_THE EXERCISE:_ Please count the lines below that contain the string "rect" and give only that number.

_RECORDS FOR THIS EXERCISE:_
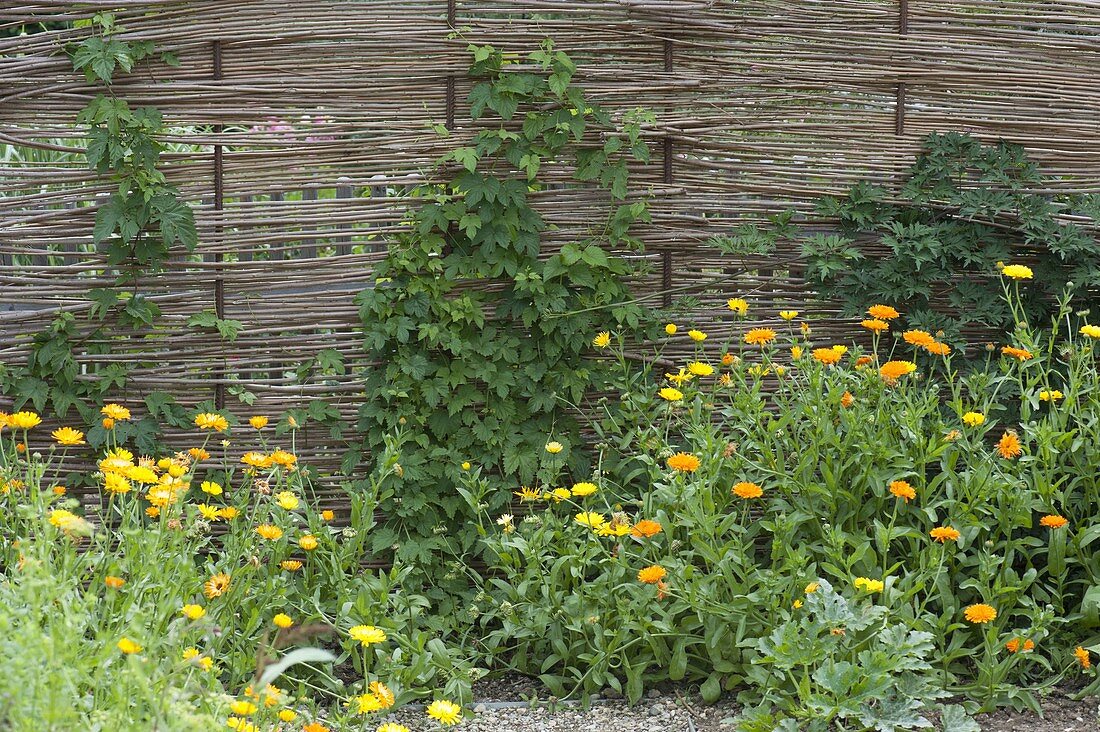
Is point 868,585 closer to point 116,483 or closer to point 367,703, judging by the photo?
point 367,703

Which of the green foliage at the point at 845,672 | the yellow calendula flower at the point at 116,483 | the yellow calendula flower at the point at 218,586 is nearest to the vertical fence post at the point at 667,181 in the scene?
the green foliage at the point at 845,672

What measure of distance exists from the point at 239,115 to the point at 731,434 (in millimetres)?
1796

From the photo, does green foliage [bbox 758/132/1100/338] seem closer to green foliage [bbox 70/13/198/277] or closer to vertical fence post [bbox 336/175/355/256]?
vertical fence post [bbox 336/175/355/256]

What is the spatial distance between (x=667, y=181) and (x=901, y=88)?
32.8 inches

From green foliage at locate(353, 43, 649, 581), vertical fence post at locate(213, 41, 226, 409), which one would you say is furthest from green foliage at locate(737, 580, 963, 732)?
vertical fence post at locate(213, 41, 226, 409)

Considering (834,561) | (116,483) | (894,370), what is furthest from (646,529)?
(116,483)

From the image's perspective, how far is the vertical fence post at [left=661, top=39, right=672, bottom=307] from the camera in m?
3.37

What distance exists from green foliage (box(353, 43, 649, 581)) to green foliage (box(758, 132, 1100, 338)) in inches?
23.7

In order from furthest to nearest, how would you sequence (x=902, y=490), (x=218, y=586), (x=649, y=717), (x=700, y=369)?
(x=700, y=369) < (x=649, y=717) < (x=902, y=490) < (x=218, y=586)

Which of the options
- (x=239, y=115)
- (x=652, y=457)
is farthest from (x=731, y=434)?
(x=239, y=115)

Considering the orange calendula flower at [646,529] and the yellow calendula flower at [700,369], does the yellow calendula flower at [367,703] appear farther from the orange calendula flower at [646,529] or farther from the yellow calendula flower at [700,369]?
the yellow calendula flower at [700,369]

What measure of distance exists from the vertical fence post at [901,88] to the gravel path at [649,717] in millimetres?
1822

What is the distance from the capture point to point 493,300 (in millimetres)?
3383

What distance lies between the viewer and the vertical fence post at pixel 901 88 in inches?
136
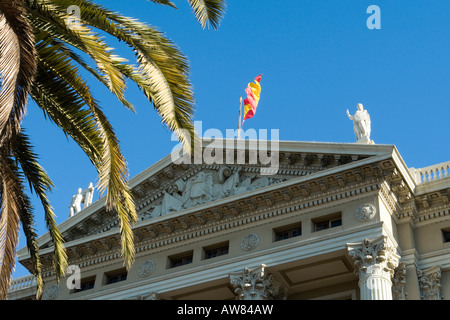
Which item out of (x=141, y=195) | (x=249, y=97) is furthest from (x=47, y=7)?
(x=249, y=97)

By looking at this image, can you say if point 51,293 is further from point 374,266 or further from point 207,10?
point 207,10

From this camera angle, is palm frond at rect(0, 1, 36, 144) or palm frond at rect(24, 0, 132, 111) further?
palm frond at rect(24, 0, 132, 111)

==

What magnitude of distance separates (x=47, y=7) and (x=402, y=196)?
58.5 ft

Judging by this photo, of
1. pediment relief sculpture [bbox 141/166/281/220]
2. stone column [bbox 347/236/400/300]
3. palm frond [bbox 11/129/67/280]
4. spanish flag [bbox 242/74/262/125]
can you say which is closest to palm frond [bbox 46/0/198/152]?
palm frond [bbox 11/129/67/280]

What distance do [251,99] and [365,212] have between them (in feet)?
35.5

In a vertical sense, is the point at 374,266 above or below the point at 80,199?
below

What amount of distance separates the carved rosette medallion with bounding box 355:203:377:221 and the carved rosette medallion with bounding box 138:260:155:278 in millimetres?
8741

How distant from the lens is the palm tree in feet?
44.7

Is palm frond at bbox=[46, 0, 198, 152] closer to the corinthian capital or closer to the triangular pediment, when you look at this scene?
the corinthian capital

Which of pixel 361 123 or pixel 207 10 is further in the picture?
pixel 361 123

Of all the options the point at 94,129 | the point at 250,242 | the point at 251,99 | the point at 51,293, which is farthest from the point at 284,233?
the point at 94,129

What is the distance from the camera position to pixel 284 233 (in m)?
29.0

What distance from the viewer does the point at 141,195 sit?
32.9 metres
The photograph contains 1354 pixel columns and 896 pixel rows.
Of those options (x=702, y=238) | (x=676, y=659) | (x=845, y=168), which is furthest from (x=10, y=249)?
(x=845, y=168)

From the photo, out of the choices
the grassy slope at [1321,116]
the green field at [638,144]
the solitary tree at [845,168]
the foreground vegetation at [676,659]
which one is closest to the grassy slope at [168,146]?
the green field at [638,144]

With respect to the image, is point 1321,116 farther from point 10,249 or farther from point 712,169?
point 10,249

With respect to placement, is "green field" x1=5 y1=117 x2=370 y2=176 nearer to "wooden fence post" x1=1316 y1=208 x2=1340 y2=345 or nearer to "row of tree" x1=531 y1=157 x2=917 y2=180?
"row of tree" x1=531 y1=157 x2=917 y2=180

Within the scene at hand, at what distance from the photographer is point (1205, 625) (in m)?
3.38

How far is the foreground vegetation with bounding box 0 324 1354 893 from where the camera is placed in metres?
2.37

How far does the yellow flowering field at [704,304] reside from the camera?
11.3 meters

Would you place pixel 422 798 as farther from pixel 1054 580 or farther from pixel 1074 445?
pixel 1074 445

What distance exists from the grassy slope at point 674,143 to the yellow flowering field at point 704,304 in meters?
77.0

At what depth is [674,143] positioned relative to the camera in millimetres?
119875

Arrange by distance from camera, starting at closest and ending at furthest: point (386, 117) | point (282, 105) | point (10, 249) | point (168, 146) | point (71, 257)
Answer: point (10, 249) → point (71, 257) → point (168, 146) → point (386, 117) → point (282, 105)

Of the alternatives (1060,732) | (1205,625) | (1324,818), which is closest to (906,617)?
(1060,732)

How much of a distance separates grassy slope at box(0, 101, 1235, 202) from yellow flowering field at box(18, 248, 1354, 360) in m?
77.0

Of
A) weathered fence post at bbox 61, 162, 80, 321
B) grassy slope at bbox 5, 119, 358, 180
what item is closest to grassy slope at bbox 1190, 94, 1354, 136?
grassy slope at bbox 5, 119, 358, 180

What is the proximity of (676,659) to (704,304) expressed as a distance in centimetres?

---

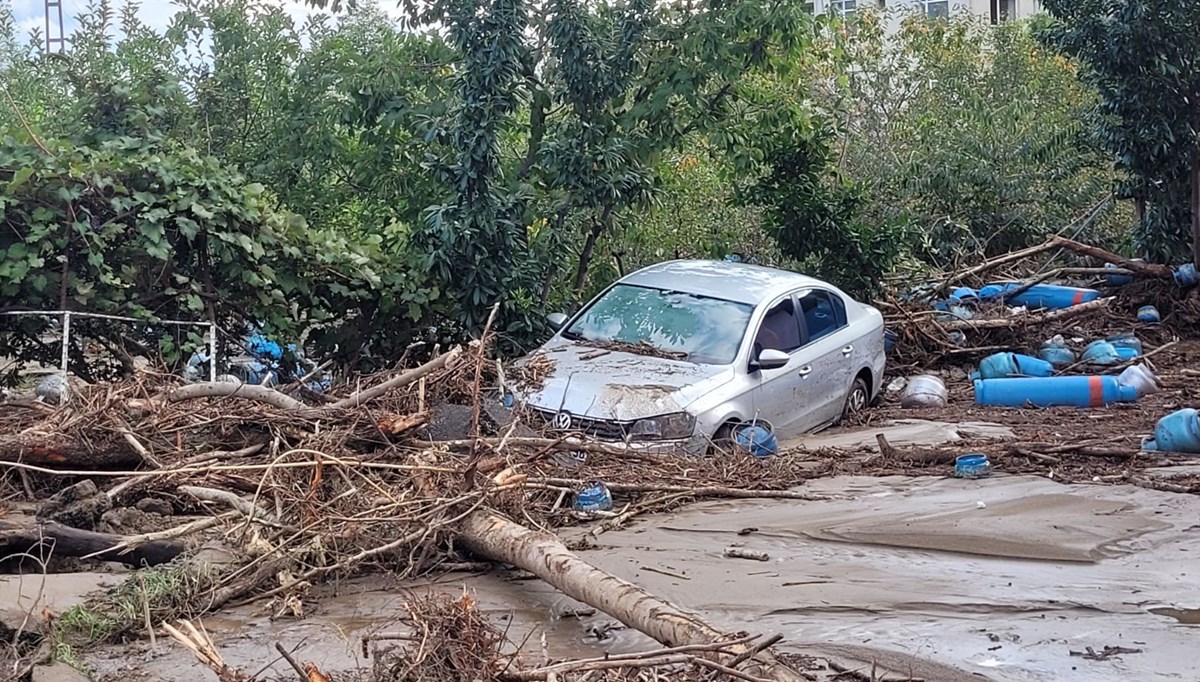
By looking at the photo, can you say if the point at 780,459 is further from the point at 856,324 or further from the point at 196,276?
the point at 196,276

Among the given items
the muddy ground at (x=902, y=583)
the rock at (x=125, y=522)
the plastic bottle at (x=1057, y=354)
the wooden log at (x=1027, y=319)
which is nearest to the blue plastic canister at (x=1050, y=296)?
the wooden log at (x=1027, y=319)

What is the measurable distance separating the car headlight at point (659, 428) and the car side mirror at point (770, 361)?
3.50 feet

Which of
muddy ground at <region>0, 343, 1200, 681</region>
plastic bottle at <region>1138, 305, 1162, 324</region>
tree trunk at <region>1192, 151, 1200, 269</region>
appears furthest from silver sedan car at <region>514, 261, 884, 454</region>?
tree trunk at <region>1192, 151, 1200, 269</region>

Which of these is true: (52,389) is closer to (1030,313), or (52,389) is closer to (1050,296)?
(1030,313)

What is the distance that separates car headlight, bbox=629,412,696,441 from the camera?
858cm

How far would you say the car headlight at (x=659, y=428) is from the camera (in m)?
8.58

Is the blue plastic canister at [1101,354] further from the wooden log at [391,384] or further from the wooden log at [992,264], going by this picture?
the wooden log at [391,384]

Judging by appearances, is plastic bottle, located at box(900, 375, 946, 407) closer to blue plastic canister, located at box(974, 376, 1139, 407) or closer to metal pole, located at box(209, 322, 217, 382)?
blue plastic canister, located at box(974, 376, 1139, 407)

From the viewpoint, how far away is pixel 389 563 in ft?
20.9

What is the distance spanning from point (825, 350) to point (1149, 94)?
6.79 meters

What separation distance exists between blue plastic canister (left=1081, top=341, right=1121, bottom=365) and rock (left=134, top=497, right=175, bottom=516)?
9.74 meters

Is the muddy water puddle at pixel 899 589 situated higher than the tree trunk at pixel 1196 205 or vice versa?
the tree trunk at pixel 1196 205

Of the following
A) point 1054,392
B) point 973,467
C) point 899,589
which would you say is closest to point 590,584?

_THE REPLY:_ 2